* _Problem statement_:
Every line below from the one with "Kompass - Deutsche" through the one with "Савченко прекратила сухую голодовку – Фейгин" should be retyped exactly, both ends included; no other lines and no pictures.

== Extracted material

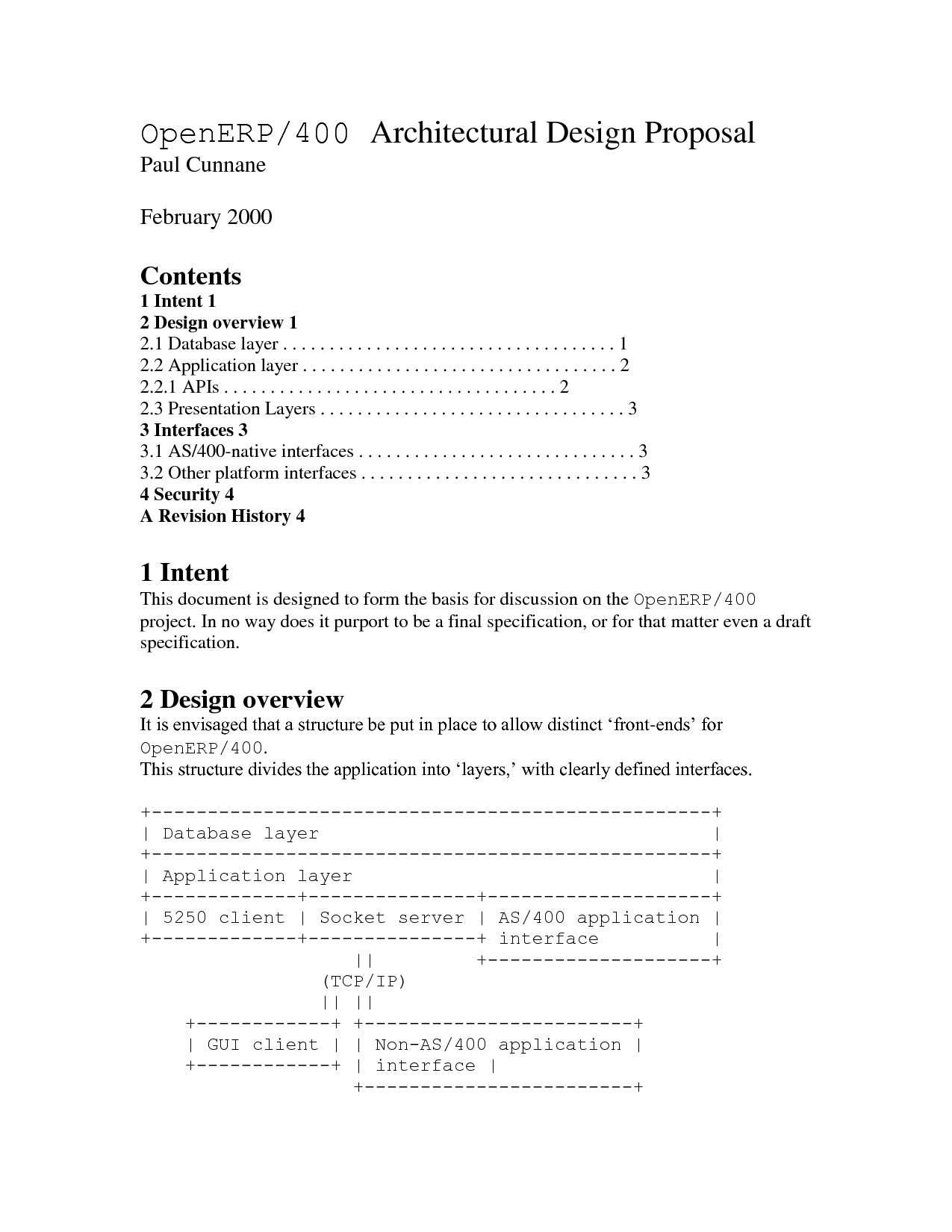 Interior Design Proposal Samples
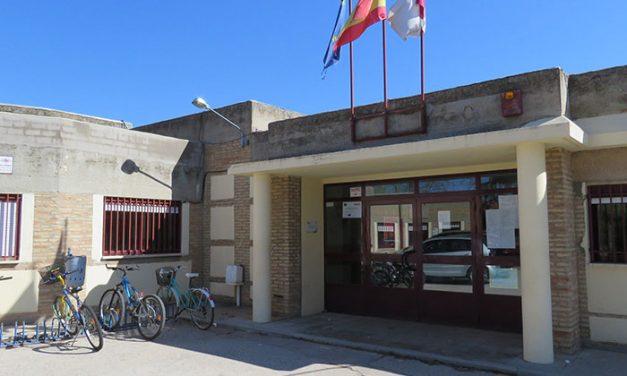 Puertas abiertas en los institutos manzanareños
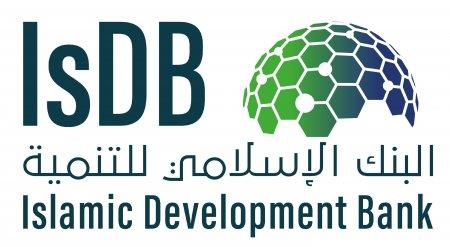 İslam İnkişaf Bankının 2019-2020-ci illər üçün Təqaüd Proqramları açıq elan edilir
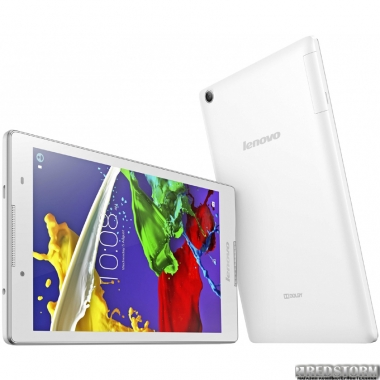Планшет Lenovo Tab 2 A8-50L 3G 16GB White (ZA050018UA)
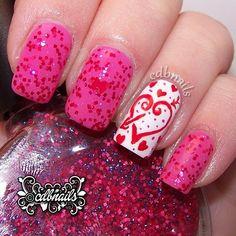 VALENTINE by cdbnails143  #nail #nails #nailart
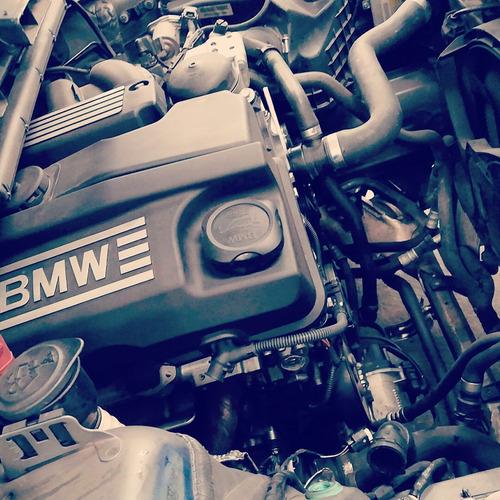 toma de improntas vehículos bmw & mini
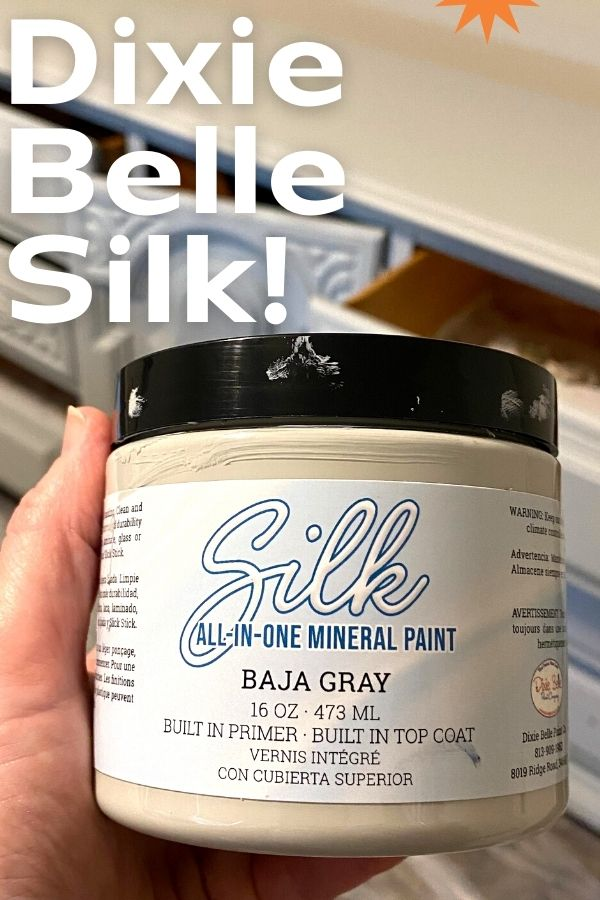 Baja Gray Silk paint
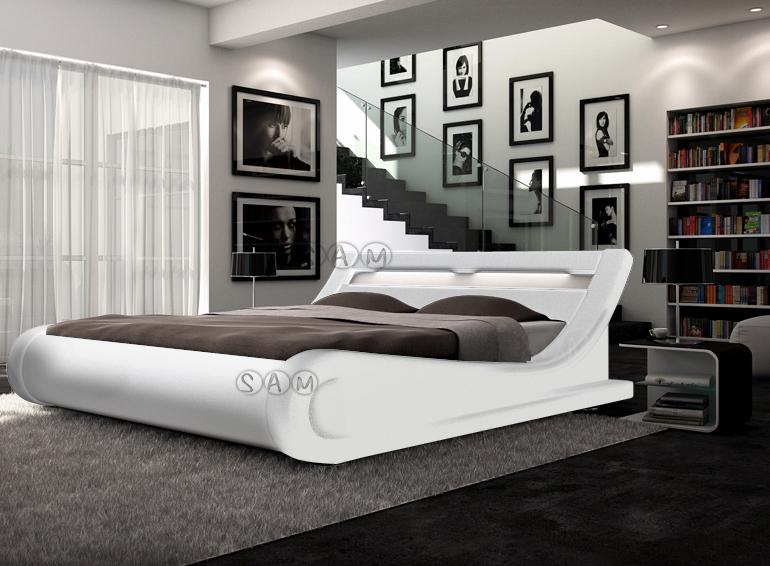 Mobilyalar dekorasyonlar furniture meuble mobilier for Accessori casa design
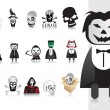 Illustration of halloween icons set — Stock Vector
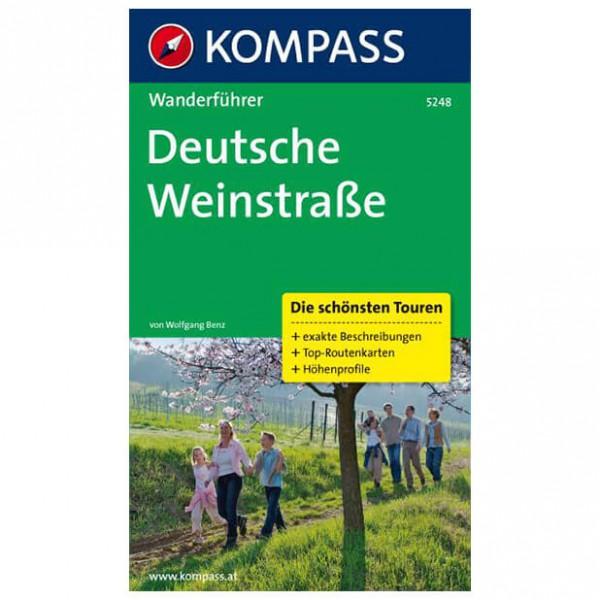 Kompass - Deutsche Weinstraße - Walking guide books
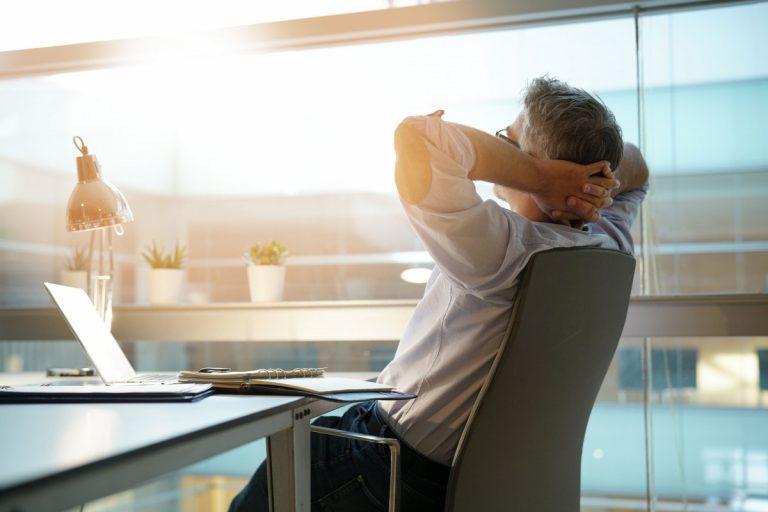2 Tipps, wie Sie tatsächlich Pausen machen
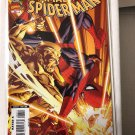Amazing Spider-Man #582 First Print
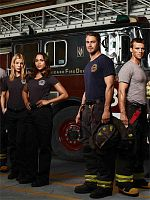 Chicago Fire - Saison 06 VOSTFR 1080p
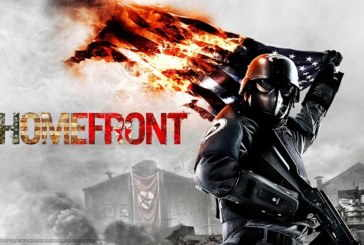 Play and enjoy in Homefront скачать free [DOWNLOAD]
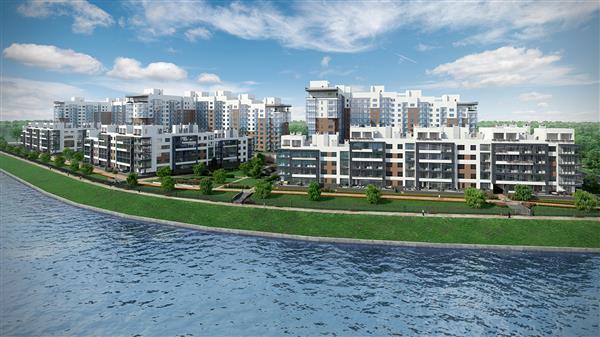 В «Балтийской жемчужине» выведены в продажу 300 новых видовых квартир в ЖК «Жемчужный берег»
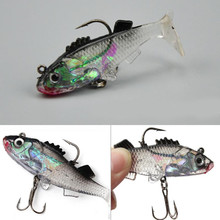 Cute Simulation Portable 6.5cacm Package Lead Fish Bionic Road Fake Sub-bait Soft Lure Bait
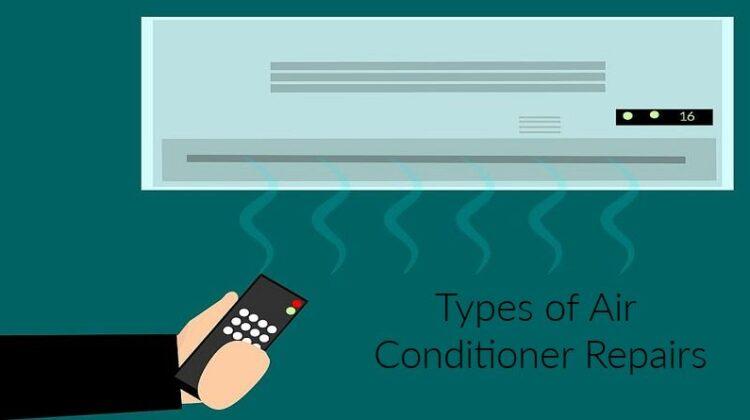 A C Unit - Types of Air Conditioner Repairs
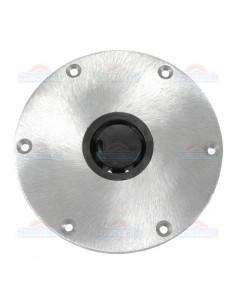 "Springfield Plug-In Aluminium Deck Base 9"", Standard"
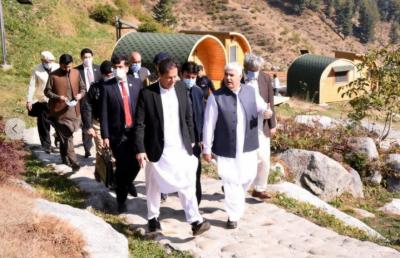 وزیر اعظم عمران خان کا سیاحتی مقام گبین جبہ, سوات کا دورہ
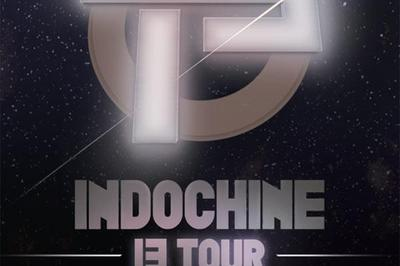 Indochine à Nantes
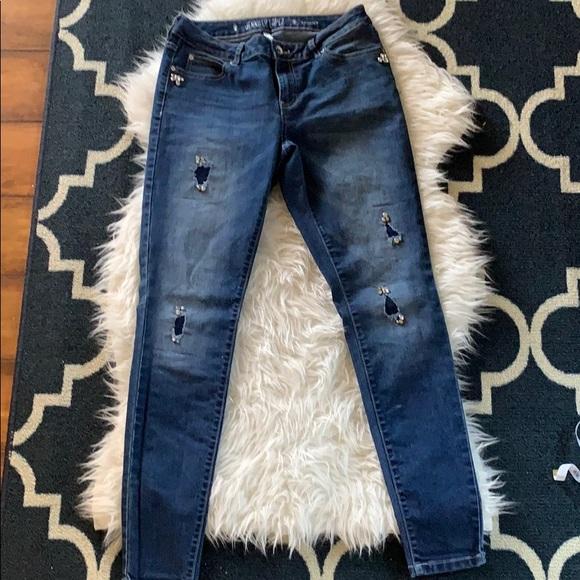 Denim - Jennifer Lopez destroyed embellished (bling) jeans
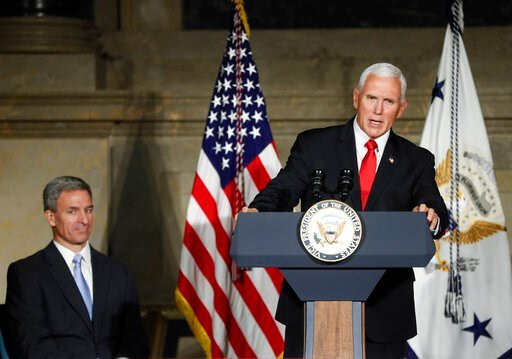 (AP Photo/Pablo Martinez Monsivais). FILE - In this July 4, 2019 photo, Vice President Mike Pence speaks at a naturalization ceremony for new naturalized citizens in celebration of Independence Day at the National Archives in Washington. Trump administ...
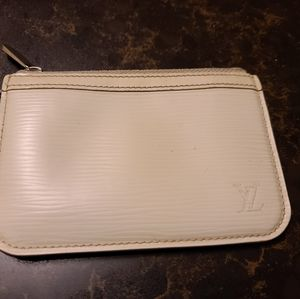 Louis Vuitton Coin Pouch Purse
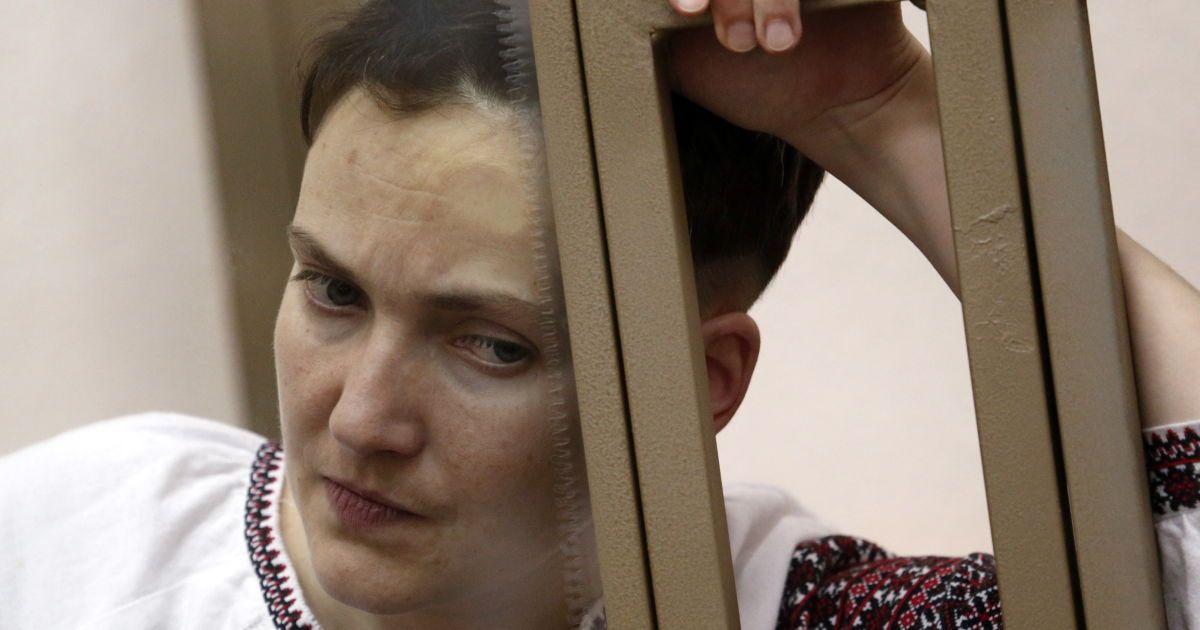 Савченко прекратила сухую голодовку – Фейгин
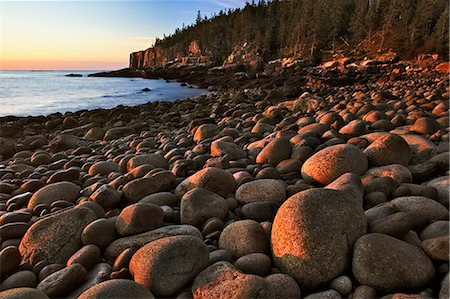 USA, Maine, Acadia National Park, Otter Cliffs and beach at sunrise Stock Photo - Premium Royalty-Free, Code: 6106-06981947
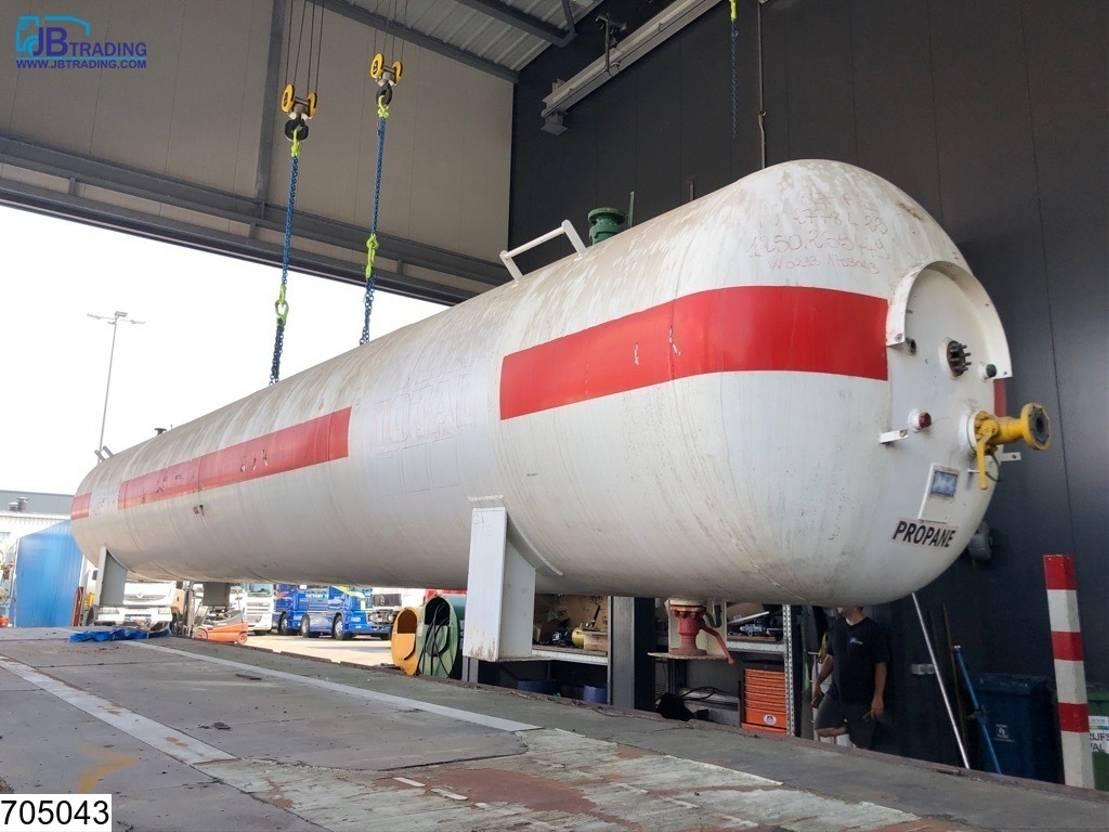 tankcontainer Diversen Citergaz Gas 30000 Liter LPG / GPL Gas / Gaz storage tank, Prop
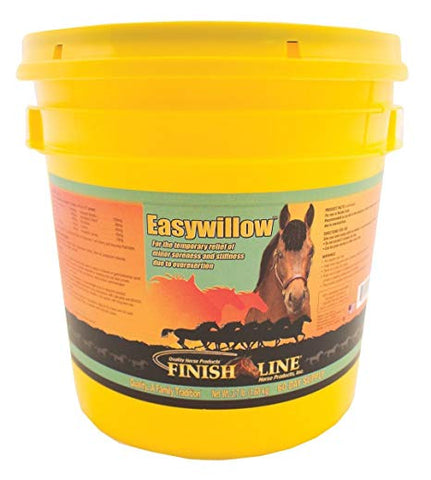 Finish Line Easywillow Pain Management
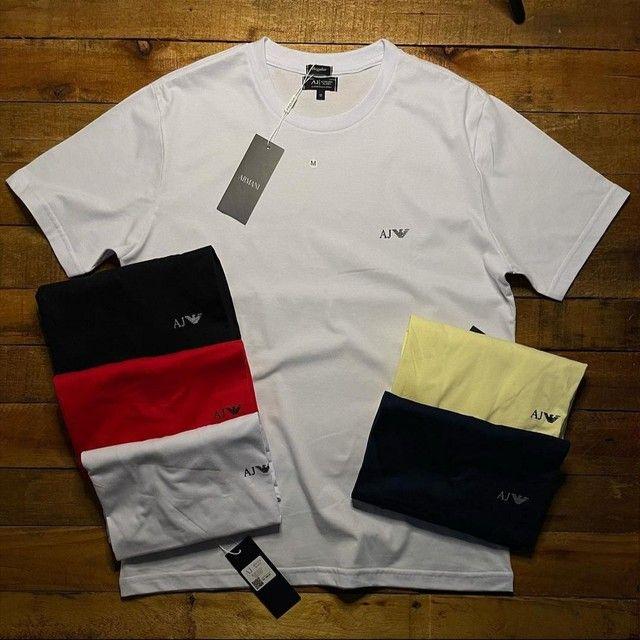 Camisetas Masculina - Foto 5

====

* _Exercise answer_:
 Kompass - Deutsche Weinstraße - Walking guide books
2 Tipps, wie Sie tatsächlich Pausen machen
Amazing Spider-Man #582 First Print
 Chicago Fire - Saison 06 VOSTFR 1080p
 Play and enjoy in Homefront скачать free [DOWNLOAD]
 В «Балтийской жемчужине» выведены в продажу 300 новых видовых квартир в ЖК «Жемчужный берег»
 Cute Simulation Portable 6.5cacm Package Lead Fish Bionic Road Fake Sub-bait Soft Lure Bait
 A C Unit - Types of Air Conditioner Repairs
 "Springfield Plug-In Aluminium Deck Base 9"", Standard"
 وزیر اعظم عمران خان کا سیاحتی مقام گبین جبہ, سوات کا دورہ
 Indochine à Nantes
 Denim - Jennifer Lopez destroyed embellished (bling) jeans
 (AP Photo/Pablo Martinez Monsivais). FILE - In this July 4, 2019 photo, Vice President Mike Pence speaks at a naturalization ceremony for new naturalized citizens in celebration of Independence Day at the National Archives in Washington. Trump administ...
 Louis Vuitton Coin Pouch Purse
 Савченко прекратила сухую голодовку – Фейгин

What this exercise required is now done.